■ YOUR OBJECTIVE
Report each line of the data below in which "solar" appears.

■ DATASET RECORDS

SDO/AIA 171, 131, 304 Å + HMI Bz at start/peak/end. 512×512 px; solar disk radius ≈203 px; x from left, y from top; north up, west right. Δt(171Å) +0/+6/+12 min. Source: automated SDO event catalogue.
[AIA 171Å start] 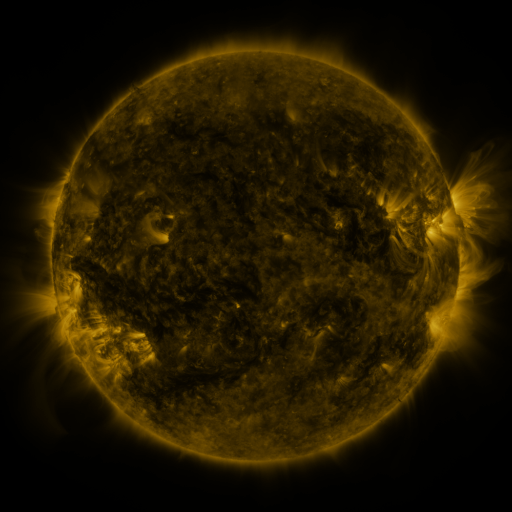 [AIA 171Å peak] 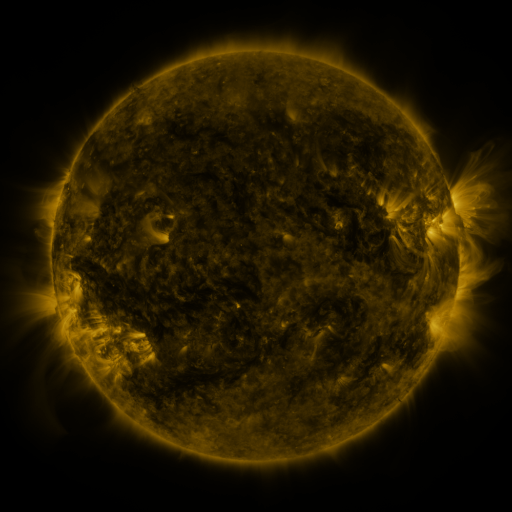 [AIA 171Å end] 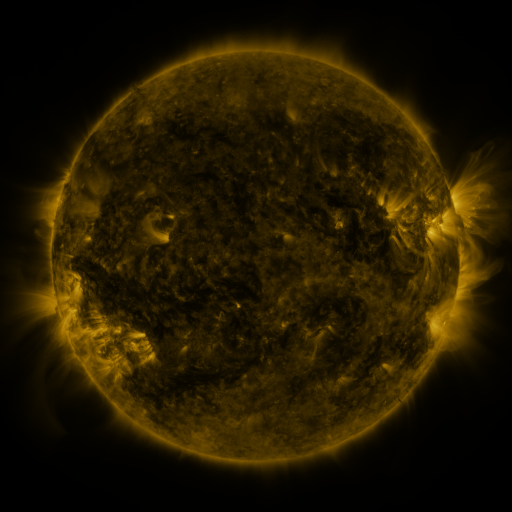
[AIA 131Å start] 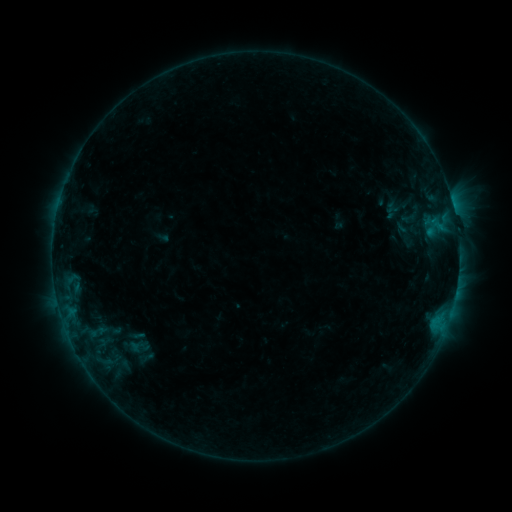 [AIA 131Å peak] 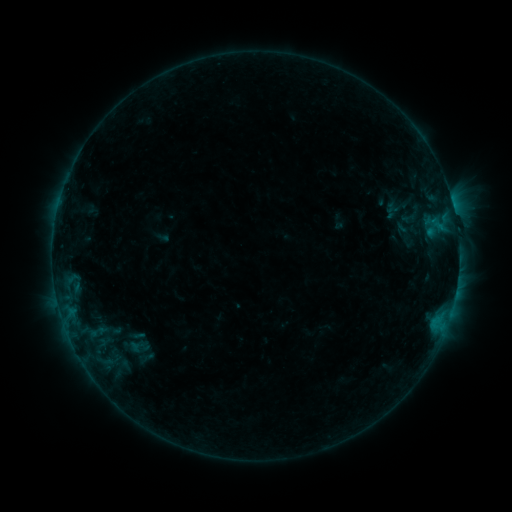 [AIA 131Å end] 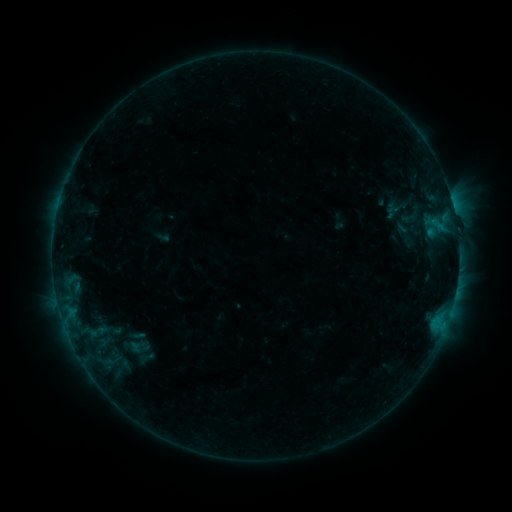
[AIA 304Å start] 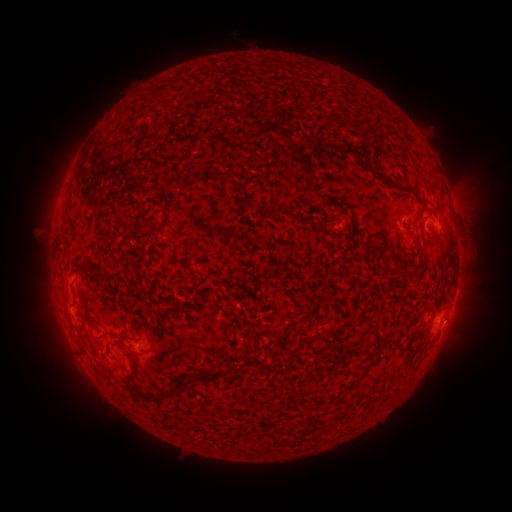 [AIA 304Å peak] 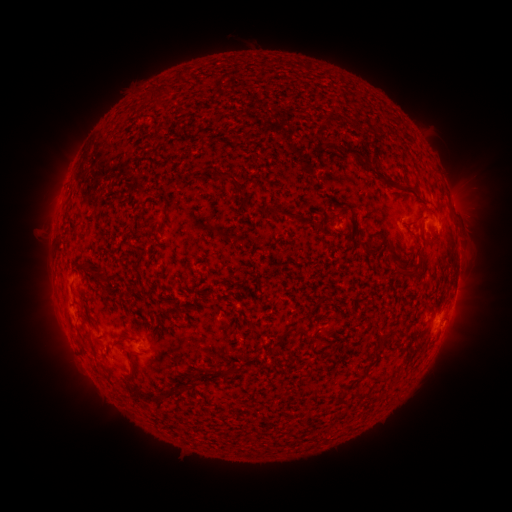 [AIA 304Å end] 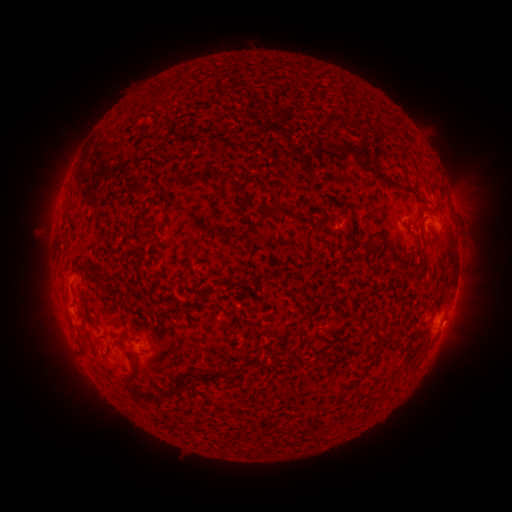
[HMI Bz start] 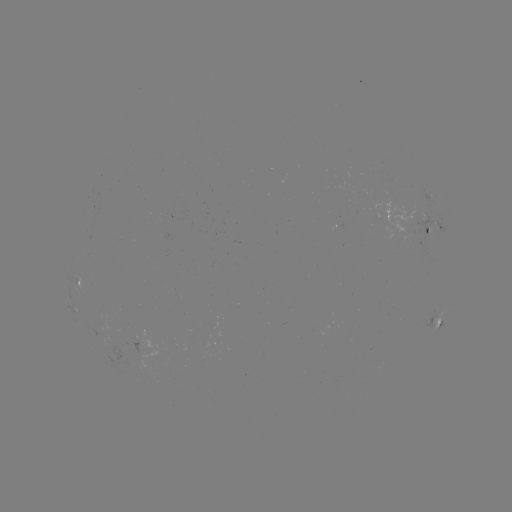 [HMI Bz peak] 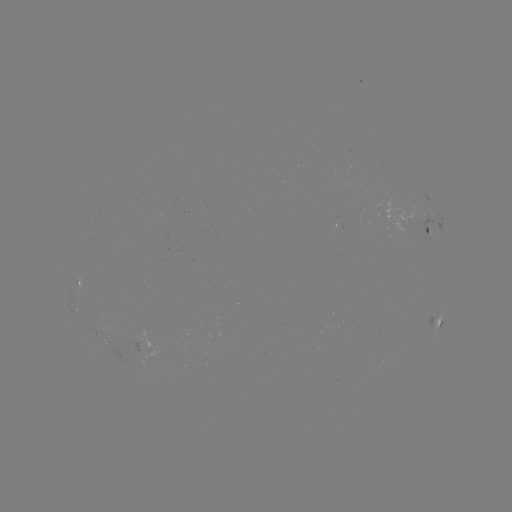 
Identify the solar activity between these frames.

■ ANSWER BELOW
SDO/AIA 171, 131, 304 Å + HMI Bz at start/peak/end. 512×512 px; solar disk radius ≈203 px; x from left, y from top; north up, west right. Δt(171Å) +0/+6/+12 min. Source: automated SDO event catalogue.
Identify the solar activity between these frames.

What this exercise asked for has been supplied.